Undoubtedly, to various degrees, Hitch’s films absolutely epitomize this spiritually necrotic disease, but at least The Birds arguably recognizes it on a sort of ambiguous subtextual level as a flick where a scheming debutante, momma’s boy lawyer, and covertly incestuous mother seem to get their just deserts; or at least they are forced to pull their heads out of the asses for the first time in their entire pathetic lives due to the curious circumstance of a wonderfully nonsensical Neornithes nightmare. Of course, in the end, flocks of fatally fierce feathered friends attacking people seems less patently absurd than the petty and patently prosaic concerns of the pretty plastic people of The Birds who are forced by a sort of goofy Armageddon to, at least temporarily, end their innate inertia.
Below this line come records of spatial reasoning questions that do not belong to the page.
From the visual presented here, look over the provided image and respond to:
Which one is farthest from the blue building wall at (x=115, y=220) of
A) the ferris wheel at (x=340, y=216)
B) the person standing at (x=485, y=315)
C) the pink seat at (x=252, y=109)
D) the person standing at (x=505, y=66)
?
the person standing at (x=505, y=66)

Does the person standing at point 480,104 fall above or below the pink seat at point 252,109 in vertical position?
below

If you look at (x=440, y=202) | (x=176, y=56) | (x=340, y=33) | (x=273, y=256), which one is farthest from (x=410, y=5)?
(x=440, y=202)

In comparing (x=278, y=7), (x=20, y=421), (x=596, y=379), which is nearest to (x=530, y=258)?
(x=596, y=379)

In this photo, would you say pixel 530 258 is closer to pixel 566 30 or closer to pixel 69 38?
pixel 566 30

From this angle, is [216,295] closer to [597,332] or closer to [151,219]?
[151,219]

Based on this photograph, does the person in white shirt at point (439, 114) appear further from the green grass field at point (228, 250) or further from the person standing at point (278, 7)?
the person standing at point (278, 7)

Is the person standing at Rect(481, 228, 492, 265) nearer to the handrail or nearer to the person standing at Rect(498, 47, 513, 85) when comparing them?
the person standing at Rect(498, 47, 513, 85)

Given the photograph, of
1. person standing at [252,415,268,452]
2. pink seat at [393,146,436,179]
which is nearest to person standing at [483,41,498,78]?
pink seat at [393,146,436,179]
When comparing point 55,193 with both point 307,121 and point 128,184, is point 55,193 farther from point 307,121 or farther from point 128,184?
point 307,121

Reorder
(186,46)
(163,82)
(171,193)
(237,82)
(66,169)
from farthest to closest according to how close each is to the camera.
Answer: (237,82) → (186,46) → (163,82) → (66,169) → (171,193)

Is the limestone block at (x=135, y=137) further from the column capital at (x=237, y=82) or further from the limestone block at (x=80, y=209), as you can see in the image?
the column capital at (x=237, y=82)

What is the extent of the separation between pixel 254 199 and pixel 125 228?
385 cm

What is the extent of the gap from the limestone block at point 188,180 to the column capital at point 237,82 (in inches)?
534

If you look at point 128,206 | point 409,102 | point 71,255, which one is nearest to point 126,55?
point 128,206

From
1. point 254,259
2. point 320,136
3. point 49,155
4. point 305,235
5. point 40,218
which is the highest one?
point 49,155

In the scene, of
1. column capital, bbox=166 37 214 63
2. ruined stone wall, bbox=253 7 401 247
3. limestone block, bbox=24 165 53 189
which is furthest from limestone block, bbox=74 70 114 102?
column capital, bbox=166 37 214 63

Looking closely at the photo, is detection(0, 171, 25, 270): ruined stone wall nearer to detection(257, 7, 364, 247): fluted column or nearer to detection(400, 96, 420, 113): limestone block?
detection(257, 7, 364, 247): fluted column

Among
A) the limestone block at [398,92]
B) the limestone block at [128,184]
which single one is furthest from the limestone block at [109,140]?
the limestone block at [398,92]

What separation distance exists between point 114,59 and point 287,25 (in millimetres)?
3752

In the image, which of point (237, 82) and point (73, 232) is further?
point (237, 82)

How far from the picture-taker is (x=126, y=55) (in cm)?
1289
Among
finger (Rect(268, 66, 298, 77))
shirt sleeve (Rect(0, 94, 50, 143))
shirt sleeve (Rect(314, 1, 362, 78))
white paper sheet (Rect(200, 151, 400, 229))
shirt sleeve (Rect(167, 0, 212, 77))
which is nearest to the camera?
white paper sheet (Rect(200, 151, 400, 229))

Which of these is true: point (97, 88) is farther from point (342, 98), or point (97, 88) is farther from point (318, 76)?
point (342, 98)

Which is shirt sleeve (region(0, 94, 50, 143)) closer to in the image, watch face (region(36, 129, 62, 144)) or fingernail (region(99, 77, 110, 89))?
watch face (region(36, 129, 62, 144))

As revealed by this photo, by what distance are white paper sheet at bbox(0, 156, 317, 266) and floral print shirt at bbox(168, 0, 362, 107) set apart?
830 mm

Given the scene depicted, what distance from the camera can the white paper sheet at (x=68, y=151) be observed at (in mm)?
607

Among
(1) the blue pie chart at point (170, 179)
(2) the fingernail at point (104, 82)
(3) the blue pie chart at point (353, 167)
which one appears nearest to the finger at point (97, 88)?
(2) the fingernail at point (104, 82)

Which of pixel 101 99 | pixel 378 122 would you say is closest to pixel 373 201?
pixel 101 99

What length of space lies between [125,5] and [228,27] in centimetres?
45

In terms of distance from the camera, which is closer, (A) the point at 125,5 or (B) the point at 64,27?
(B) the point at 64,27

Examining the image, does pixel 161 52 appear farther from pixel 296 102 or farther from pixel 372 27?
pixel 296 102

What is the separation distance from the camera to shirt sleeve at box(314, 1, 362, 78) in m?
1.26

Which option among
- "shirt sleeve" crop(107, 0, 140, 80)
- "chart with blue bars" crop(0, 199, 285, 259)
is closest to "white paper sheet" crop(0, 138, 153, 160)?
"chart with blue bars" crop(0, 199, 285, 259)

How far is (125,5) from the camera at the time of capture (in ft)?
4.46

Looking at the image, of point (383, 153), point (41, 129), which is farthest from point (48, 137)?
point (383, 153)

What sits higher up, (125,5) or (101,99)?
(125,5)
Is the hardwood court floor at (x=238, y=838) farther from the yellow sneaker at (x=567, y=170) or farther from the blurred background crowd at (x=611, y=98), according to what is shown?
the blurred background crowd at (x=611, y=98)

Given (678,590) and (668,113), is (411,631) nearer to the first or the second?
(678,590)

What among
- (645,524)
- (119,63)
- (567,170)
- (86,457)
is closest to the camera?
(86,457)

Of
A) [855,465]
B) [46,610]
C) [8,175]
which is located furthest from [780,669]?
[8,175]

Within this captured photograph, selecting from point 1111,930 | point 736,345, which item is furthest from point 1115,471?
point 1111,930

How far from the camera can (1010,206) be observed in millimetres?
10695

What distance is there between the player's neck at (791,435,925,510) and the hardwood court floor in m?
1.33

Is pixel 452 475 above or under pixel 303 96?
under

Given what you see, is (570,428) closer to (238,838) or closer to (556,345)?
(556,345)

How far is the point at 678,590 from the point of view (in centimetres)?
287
As guido gore maestro Lucio Fulci's The Exorcist rip-off Manhattan Baby (1982)—a film that manages to pay tribute to both Hitch’s Psycho and The Birds in a single scene in its depiction of stuffed birds coming alive and killing their master—surely demonstrates, killer winged beasts are not interesting enough to make a film worthwhile but they make a nice backdrop to a film marinated in misanthropy and ostensible misogyny where one cannot help but root for the birds, including seagulls.

While I hardly would describe most of Hitch's film as art and find very little to admire about the life and work of Pablo Picasso, I think the Spanish artist could have certainly been talking about The Birds when he once stated, “Art washes away from the soul the dust of everyday life,” as it is a film that gives a soul to the soulless and takes a pleasantly preposterous approach to giving a sort of human vulnerability to the only superficially human.  Indeed, the film might make Hitchcock seem rather unflattering in that it seems like his savagely sadistic reaction to a lifetime of being rejected by premium grade pussy, but he does somewhat paradoxically demonstrate that pretty peroxide blondes also have feelings (or whatever), which the filmmaker took to even further extremes with lead Tippi Hedren in his underrated subsequent film Marnie (1964).  After all, Hitchcock—a lifelong sadistic practical joker—seemed to most enjoy cinematically abusing female birds and he apparently even acted like a monster to Hedren in real-life, so it is only natural that a high-point in his career would involve literal birds brutalizing people in what is arguably the most playfully pernicious cinematic pun in cinema history.  Of course, in a seemingly apocalyptic age that is increasingly decadent and feminine where relationships between the sexes have reached an all-time high in terms of dysfunction to the point where the birth rate is dropping rapidly in the West and divorce is the norm and marriage is considered a joke, The Birds—a film where it takes a literal bird apocalypse for the heroine to become more passive and her male love interest to take real action and act like a man—is certainly more relevant today than when it was first released and thus more pleasantly punishing than Psycho.  After all, we need a world with more pretty birds and less men in dresses.